# THE TASKS:
(A) From the forum thread about finding two numbers in a sorted array that add up to a given sum, copy out the passage from "The recursive step" up to and including "ideas are appreciated..".
(B) In the forum thread about finding two numbers in a sorted array that add up to a given sum, what does the reply that would normally use a Map choose to use instead?
(C) Extend the forum thread about finding two numbers in a sorted array that add up to a given sum, picking up after its last post.

The array is sorted.
The algorithm should be recursive and runs in O(n).
The recursive step should be based on the sum, meaning the method passes the sum and return true or false depending on the end result (if two elements are found - return true, else - return false)
Only linear data structures can be used.
Any ideas are appreciated..
You can convert any iterative algorithm into a recursive one by using (for instance) tail recursion. I'd be more expansive, if it weren't homework. I think you'll understand it from the other post.
Normally I'd use a Map, but since one of the requirements is to use a linear data structure, I think that's excluded, so I'd go about using a boolean array.
public boolean hasSum( int[] numbers, int target )
{
boolean[] hits = new boolean[ target + 1 ];
return hasSumRecursive( 0, numbers, target, hits );
}
public boolean hasSumRecursive( int index, int[] numbers, int target, boolean[] hits )
{
...
}
Hopefully this is a good enough hint.
I think hash is ok, for example, 1,3,7,9,12,14,33...
if we want sum=21, we hash the numbers into a hash table, So, O(n).
we iterator them, when we get 7, we let 21-7=14, so we hash 14, we can find it. so 7+14=21,
we got it!
Here is a solution witch takes into account duplicate entries. It is written in javascript and assumes array is sorted. The solution runs in O(n) time and does not use any extra memory aside from variable.
var count_pairs = function(_arr,x) {
if(!x) x = 0;
var pairs = 0;
var i = 0;
var k = _arr.length-1;
if((k+1)<2) return pairs;
var halfX = x/2;
while(i<k) {
var curK = _arr[k];
var curI = _arr[i];
var pairsThisLoop = 0;
if(curK+curI==x) {
// if midpoint and equal find combinations
if(curK==curI) {
var comb = 1;
while(--k>=i) pairs+=(comb++);
break;
}
// count pair and k duplicates
pairsThisLoop++;
while(_arr[--k]==curK) pairsThisLoop++;
// add k side pairs to running total for every i side pair found
pairs+=pairsThisLoop;
while(_arr[++i]==curI) pairs+=pairsThisLoop;
} else {
// if we are at a mid point
if(curK==curI) break;
var distK = Math.abs(halfX-curK);
var distI = Math.abs(halfX-curI);
if(distI > distK) while(_arr[++i]==curI);
else while(_arr[--k]==curK);
}
}
return pairs;
}
I solved this during an interview for a large corporation. They took it but not me.

# LISTED ENTRIES:
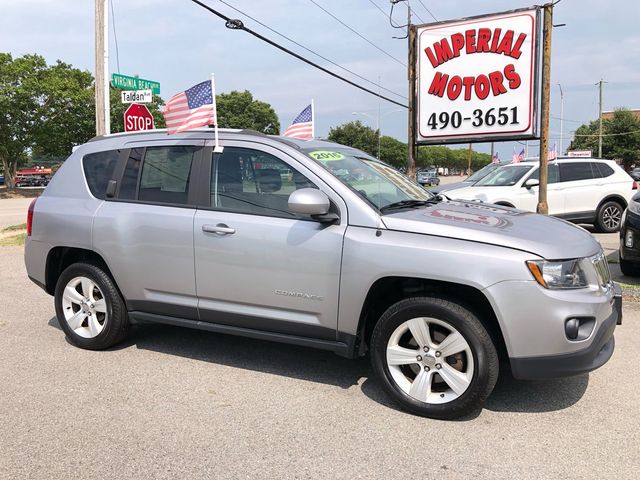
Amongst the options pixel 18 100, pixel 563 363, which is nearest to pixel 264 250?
pixel 563 363

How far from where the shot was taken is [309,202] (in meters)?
3.71

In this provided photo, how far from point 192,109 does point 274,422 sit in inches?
107

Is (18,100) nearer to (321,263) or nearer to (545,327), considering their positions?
(321,263)

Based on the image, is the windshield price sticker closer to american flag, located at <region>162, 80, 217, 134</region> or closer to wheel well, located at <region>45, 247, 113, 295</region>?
american flag, located at <region>162, 80, 217, 134</region>

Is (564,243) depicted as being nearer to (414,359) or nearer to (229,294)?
(414,359)

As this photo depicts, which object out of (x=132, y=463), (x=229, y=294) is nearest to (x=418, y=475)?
(x=132, y=463)

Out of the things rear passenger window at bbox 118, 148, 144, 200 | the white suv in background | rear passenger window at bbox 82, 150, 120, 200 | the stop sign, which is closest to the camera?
rear passenger window at bbox 118, 148, 144, 200

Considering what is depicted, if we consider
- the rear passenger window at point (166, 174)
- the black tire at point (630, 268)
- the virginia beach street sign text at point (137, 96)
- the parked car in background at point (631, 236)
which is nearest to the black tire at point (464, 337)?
the rear passenger window at point (166, 174)

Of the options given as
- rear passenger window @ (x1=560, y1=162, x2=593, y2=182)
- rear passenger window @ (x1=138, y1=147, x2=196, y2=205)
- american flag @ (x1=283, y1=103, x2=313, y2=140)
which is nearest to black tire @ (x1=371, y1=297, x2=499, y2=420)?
rear passenger window @ (x1=138, y1=147, x2=196, y2=205)

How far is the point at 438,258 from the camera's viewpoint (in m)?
3.50

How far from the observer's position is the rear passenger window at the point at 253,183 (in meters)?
4.14

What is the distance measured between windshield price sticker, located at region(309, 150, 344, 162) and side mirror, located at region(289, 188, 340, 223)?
0.47 m

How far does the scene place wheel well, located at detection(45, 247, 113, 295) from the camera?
16.2 ft

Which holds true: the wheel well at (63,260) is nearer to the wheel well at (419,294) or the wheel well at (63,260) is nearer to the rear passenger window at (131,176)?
the rear passenger window at (131,176)
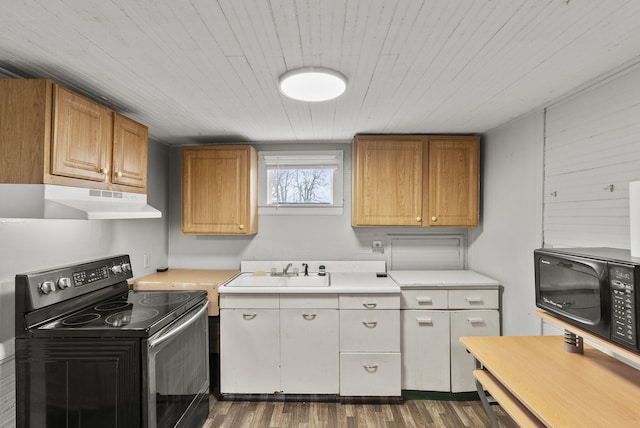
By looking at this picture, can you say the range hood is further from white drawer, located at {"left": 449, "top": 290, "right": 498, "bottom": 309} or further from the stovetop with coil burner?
white drawer, located at {"left": 449, "top": 290, "right": 498, "bottom": 309}

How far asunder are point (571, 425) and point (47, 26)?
88.2 inches

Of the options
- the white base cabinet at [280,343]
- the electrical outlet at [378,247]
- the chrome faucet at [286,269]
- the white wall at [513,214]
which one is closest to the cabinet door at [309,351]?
the white base cabinet at [280,343]

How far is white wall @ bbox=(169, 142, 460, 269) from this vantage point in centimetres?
307

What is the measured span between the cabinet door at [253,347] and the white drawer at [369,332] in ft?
→ 1.73

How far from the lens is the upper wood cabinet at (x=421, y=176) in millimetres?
2730

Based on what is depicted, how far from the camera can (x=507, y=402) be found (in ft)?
4.44

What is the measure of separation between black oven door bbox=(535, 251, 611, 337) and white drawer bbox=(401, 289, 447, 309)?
0.89 metres

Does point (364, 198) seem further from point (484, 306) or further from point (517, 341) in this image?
point (517, 341)

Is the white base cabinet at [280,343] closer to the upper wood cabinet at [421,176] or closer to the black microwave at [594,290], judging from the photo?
the upper wood cabinet at [421,176]

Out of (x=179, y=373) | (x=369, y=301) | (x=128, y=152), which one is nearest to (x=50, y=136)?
(x=128, y=152)

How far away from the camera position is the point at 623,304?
3.67 ft

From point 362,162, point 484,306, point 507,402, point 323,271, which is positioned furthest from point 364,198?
point 507,402

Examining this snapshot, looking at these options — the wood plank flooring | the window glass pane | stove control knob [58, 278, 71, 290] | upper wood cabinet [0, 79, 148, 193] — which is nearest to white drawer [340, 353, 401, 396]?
the wood plank flooring

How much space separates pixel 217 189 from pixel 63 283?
132cm
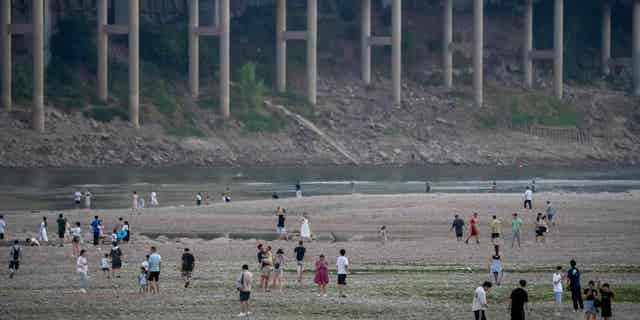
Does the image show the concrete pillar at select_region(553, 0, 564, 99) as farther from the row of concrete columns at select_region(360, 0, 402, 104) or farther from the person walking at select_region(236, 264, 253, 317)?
the person walking at select_region(236, 264, 253, 317)

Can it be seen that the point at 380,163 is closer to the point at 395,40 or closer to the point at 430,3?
the point at 395,40

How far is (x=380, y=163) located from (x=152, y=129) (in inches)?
488

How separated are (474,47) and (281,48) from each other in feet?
37.3

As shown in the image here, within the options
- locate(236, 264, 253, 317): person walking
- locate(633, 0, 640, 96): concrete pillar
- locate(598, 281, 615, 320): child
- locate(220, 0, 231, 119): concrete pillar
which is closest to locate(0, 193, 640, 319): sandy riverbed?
locate(236, 264, 253, 317): person walking

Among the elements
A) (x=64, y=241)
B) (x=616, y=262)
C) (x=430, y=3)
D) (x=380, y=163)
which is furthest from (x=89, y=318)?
(x=430, y=3)

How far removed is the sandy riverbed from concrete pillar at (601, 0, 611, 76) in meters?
34.5

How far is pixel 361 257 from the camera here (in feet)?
154

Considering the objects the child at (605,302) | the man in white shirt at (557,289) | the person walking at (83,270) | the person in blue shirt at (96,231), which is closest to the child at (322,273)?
the man in white shirt at (557,289)

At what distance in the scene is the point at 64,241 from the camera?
160ft

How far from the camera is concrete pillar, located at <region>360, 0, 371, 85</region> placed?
91875mm

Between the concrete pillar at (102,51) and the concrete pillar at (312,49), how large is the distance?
11.6 meters

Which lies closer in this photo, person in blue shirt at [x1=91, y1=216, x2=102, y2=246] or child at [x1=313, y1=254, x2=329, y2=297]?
child at [x1=313, y1=254, x2=329, y2=297]

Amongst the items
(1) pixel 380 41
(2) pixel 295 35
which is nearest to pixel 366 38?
(1) pixel 380 41

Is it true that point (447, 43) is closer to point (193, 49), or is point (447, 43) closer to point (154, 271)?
point (193, 49)
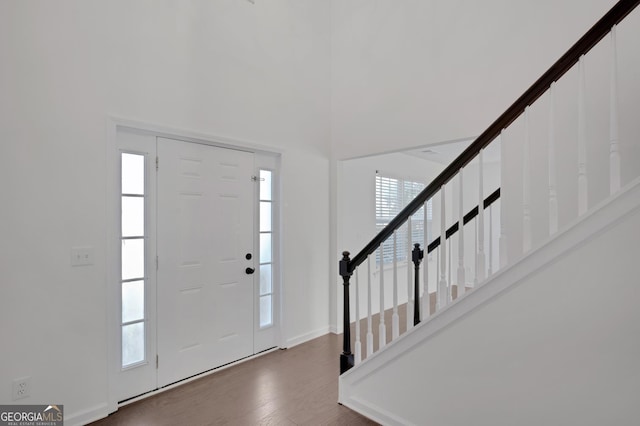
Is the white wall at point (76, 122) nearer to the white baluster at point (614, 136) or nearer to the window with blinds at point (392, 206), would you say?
the window with blinds at point (392, 206)

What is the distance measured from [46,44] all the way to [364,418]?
11.1 ft

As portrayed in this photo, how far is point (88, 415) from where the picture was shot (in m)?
2.32

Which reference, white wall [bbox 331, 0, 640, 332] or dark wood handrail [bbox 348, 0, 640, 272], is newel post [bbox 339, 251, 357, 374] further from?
white wall [bbox 331, 0, 640, 332]

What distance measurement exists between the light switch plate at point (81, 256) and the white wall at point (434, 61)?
9.04ft

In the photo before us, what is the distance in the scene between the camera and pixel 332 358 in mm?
3369

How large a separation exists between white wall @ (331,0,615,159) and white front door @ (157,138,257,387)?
4.92ft

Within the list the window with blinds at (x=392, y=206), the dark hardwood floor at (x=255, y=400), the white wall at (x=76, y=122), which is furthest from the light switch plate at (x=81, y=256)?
the window with blinds at (x=392, y=206)

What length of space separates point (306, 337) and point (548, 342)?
2.74 metres

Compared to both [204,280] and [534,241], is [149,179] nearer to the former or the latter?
[204,280]

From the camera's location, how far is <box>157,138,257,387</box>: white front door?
2807 millimetres

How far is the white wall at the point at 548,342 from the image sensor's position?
135cm

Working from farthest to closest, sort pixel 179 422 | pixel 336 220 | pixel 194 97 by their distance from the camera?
pixel 336 220
pixel 194 97
pixel 179 422

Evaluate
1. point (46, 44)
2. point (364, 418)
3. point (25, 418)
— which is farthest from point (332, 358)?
point (46, 44)

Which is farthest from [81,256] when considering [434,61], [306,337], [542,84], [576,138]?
[576,138]
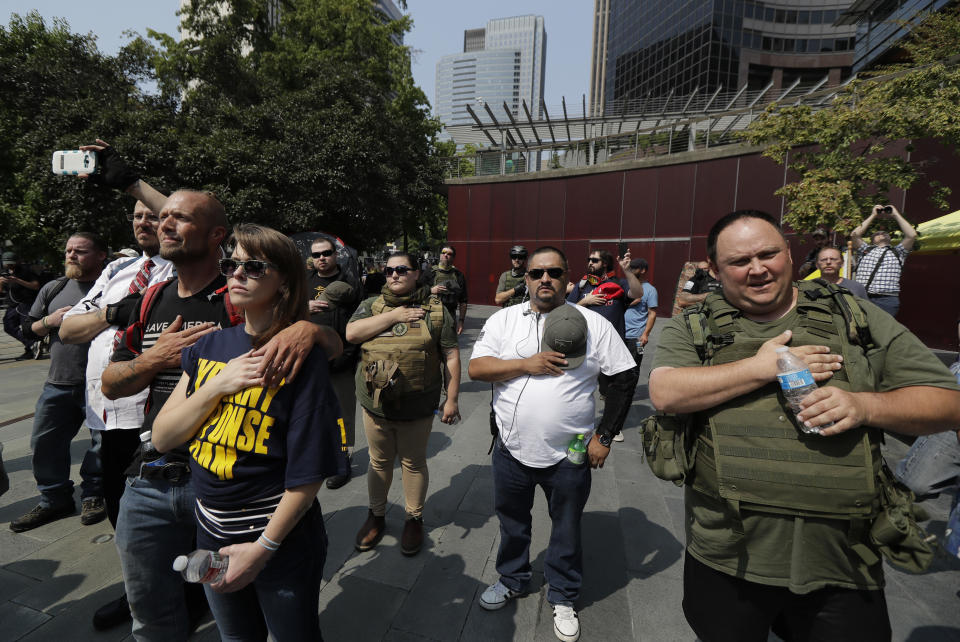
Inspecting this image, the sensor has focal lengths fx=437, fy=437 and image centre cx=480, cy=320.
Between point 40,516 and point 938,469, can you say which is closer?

# ANSWERS FOR THE EXERCISE:
(A)
The recursive step should be based on the sum, meaning the method passes the sum and return true or false depending on the end result (if two elements are found - return true, else - return false)
Only linear data structures can be used.
Any ideas are appreciated..

(B) A boolean array.

(C)
So here it is for everyone.
Start at both side of the array and slowly work your way inwards making sure to count duplicates if they exist.
It only counts pairs but can be reworked to
use recursion
find the pairs
find pairs < x
find pairs > x
Enjoy!
It is pretty easy. It is important for array to be sorted.
Correct algorithm with O(n) time complexity and no additional space is:
public static boolean isContainsSum(int[] arr, int sum) {
for (int i = 0, j = arr.length - 1; i < j; ) {
if (arr[i] + arr[j] == sum)
return true;
if (arr[i] + arr[j] < sum)
i++;
else
j--;
}
return false;
}
To make it recursive, you need just replace i and j iterations with recursive call:
public static boolean isContainsSumRecursive(int[] arr, int sum) {
return isContainsSumRecursive(arr, sum, 0, arr.length - 1);
}
private static boolean isContainsSumRecursive(int[] arr, int sum, int i, int j) {
if (i == j)
return false;
if (arr[i] + arr[j] == sum)
return true;
if (arr[i] + arr[j] < sum)
return isContainsSumRecursive(arr, sum, i + 1, j);
return isContainsSumRecursive(arr, sum, i, j - 1);
}
Here is my solution: I iterate until the first number is greater than the expected sum, then until to second one or the sum of two is greater than the expected sum. If I do not want a correct answer, I return {-1,-1} (assuming all numbers are positive integers)
{
private static int[] sumOfTwo(int[] input, int k) {
for (int i = 0; i < input.length - 1; i++) {
int first = input[i];
for (int j = 1; j < input.length; j++) {
int second = input[j];
int sum = first + second;
if (sum == k) {
int[] result = {first, second};
return result;
}
if (second > k || sum > k) {
break;
}
}
if (first > k) {
break;
}
}
int[] begin = {-1, -1};
return begin;
}
}
Here is the recursion method to perform the groupSum
public boolean groupSum(int start, int[] nums, int target)
{
if (start >= nums.length) {
return (target == 0);
}
return groupSum(start + 1, nums, target - nums[start]) || groupSum(start +
1,nums,target)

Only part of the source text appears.